Also according to a PSU manufacturer who provided me some info on this matter, 

Many MBs are delivered with ErP DISABLED and this also causes the PSU to whine.
In addition, they have noticed that many MBs VRM don't have the proper filtering, so some end users change MB and the coil whine goes away. 

This means that a cheapo mainboard can cause coil whine. (my conclusion)

Also some users tried ferrite cores/rings on the 12V & MB cables and the whine went away.


----------



## nem (Jun 16, 2014)

crmaris hello bro well im very insterested in this model because i am in the posibility of buy this psu but the model of 750w, there is some selling me this psu of course used but to very good Price , so im wonder which is the diference between the G Series V1(550 W) reviewed in 2012 and the G Series V2(550 W) reviewed in 2014, sorry im dont understand or both psu are the same ?

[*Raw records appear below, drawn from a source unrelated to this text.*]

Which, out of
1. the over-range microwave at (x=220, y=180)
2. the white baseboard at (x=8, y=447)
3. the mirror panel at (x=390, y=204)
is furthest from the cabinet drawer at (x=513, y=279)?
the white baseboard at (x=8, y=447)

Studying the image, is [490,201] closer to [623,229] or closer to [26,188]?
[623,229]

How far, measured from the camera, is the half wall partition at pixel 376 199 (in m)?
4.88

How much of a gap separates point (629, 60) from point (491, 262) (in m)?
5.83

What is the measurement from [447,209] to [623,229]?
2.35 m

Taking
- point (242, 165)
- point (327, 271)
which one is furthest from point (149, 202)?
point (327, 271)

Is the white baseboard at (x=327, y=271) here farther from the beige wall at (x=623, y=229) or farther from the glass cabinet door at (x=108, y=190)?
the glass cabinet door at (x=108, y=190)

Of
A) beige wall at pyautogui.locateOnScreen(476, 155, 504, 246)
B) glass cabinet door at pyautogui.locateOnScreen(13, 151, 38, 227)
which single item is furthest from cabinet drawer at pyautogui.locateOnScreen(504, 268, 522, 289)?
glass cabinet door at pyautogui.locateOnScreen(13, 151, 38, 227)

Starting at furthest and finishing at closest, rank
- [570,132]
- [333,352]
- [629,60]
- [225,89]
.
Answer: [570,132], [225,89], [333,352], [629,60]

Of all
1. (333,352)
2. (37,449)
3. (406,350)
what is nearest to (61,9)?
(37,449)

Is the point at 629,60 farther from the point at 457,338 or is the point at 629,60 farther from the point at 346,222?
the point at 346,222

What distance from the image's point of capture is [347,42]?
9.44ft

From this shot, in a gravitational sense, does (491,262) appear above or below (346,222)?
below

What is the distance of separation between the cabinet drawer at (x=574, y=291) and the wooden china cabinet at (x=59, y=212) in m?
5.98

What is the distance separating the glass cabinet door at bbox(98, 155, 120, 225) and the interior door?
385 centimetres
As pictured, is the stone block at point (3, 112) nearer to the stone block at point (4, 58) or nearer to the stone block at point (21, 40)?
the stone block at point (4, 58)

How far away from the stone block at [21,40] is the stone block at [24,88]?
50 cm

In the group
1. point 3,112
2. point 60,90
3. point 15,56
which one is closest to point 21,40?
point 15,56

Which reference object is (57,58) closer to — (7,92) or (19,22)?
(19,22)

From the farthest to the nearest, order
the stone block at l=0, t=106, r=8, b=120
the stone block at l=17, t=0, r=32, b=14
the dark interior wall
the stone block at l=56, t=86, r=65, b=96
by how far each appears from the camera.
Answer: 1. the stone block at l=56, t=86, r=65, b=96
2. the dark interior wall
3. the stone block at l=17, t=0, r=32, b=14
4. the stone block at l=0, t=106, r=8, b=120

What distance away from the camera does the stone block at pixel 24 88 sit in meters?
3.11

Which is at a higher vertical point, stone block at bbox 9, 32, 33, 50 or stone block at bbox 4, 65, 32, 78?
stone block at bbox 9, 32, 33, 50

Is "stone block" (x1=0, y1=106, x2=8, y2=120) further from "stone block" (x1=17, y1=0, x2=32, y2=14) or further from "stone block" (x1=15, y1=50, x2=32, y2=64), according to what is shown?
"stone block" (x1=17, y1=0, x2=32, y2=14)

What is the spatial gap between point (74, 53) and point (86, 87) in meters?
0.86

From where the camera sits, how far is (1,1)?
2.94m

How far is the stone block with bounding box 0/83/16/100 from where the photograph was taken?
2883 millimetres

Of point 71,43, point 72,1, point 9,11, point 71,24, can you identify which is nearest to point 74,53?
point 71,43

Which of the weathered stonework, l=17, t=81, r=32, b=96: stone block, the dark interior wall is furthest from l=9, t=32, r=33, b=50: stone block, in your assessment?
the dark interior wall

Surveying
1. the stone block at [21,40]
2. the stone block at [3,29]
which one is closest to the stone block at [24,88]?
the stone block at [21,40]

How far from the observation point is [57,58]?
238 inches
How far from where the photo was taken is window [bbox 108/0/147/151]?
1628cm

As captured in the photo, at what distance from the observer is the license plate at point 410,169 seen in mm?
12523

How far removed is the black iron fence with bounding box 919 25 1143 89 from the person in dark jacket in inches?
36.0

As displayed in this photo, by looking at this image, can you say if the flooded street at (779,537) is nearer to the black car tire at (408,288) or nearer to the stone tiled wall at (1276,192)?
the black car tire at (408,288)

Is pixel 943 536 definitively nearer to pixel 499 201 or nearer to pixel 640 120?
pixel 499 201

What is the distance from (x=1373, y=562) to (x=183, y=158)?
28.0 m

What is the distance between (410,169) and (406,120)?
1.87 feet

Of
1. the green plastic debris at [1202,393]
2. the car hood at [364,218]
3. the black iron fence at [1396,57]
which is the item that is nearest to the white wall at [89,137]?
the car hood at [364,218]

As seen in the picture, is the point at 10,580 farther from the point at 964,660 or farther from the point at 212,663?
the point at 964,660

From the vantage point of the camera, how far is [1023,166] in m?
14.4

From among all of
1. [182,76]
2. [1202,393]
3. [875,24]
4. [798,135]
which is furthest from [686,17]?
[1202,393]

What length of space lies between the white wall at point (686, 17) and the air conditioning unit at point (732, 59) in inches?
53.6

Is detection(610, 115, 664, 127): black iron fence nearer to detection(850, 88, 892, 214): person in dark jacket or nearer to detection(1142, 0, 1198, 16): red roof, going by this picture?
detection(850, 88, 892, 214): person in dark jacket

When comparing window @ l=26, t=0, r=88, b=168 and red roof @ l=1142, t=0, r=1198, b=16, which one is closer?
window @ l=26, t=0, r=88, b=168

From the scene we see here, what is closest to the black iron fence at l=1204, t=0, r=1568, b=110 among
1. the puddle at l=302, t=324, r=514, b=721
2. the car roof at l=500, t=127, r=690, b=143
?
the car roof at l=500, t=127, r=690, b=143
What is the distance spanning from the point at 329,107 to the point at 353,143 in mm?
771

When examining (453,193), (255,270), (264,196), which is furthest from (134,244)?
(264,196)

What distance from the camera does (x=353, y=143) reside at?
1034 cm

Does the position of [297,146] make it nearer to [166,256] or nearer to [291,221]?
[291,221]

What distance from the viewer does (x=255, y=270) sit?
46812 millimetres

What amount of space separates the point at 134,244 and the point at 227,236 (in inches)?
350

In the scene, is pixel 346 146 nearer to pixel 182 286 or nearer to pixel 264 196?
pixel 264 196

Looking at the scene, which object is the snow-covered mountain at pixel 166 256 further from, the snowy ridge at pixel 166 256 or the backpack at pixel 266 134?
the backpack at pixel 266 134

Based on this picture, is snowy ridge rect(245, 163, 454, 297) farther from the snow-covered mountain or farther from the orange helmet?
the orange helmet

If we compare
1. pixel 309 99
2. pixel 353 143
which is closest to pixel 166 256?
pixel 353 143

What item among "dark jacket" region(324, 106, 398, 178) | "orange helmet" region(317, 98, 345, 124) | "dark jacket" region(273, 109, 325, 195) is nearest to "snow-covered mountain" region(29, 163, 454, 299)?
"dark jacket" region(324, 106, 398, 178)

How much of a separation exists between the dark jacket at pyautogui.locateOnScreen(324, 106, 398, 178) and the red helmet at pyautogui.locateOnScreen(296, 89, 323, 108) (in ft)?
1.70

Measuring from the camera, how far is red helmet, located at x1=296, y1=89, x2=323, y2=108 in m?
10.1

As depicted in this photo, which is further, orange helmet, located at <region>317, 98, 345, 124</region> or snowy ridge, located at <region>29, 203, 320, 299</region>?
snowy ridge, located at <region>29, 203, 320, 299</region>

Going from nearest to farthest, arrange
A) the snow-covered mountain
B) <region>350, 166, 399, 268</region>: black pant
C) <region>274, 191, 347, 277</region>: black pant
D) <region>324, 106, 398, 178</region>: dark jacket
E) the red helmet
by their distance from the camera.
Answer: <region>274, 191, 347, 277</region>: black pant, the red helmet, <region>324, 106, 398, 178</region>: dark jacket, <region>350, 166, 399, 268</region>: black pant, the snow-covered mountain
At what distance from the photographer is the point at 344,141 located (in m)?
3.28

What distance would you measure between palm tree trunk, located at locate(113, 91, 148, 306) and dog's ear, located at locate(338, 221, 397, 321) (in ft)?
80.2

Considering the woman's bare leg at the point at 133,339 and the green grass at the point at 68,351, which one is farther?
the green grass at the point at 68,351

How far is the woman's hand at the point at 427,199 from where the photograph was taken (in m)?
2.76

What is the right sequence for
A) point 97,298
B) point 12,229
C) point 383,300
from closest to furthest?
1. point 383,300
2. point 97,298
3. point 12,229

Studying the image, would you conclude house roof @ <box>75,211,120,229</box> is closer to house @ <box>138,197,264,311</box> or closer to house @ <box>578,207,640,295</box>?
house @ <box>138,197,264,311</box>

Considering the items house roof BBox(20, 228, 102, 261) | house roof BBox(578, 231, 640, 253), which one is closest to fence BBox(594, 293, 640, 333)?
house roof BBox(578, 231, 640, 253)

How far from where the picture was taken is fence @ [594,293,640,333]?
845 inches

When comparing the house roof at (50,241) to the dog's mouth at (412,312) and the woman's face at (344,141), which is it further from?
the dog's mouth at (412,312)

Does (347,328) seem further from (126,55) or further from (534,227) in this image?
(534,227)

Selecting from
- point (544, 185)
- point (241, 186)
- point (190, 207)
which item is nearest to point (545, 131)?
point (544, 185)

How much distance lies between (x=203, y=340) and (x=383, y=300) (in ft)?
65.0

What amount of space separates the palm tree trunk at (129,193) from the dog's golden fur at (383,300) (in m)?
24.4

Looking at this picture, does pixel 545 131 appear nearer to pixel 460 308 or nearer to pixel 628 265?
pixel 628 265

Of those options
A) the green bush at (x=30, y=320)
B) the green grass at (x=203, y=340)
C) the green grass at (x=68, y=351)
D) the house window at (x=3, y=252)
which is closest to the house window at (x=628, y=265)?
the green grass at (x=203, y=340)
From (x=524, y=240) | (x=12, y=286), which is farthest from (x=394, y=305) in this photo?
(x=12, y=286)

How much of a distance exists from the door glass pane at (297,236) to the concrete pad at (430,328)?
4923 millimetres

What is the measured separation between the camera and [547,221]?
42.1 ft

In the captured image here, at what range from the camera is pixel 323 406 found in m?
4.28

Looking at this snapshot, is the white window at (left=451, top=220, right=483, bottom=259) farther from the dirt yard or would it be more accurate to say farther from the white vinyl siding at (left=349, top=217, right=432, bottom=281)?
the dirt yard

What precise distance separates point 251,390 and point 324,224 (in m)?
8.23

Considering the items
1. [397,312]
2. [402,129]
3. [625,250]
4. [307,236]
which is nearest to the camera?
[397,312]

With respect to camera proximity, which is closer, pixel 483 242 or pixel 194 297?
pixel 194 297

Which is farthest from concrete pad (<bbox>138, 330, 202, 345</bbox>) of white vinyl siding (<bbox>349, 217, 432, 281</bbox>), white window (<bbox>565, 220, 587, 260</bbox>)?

http://www.techpowerup.com/reviews/Seasonic/G550/3.HTML
http://www.techpowerup.com/reviews/Seasonic/G550_V2/3.html


----------



## AsRock (Jun 16, 2014)

nem said:


> hello bro well im very insterested in this model because i am in the posibility of buy this psu but the model of 750w, there is some selling me this psu of course used but to very good Price , so im wonder which is the diference between the G Series V1(550 W) reviewed in 2012 and the G Series V2(550 W) reviewed in 2014, sorry im dont understand or both psu are the same ?
> 
> http://www.techpowerup.com/reviews/Seasonic/G550/3.HTML
> http://www.techpowerup.com/reviews/Seasonic/G550_V2/3.html



By thew looks of it ones version 2,  Should be a improved version.  I have a Seasonic X-750 v2 and it's been totally sweet.

It's $140 on newegg at the moment not to bad considering the TPU review it got.
http://www.techpowerup.com/reviews/Seasonic/X-750/1.html


----------



## nem (Jun 16, 2014)

bro one more question, if were you who gona buy one psu and have two options between

both versions of 750w 

Seasonic SSR-750RM : http://www.seasonicusa.com/G-series-450-550-650.htm

Corsair RM50 : http://www.corsair.com/se-fi/rm-series-rm750-80-plus-gold-certified-power-supply

witch you will buy and why

http://www.techpowerup.com/reviews/Seasonic/G550_V2/11.html

http://www.techpowerup.com/reviews/Corsair/RM650/11.html


----------



## AsRock (Jun 17, 2014)

It be the Seasonic how ever these reviews are old maybe there is newer versions by now ?.. I like Seasonic my self you get what you pay for although Corsair on some of their units are really nice and some times use Seasonic designs and get to pay a little less.

You buy Seasonic you get just that.. And going by some reviews i would pick none as places like HardOCP say the X series is better and the Corsair failed going by there review.

As i said the review s are old and maybe they have improved them by now
Seasonic 
http://www.hardocp.com/article/2013/10/30/seasonic_gseries_g750_power_supply_review/

That Corsair got bad reviews
http://www.techpowerup.com/reviews/Corsair/RM750/11.html
http://www.hardocp.com/article/2013/11/13/corsair_rm750_750w_power_supply_review/1


----------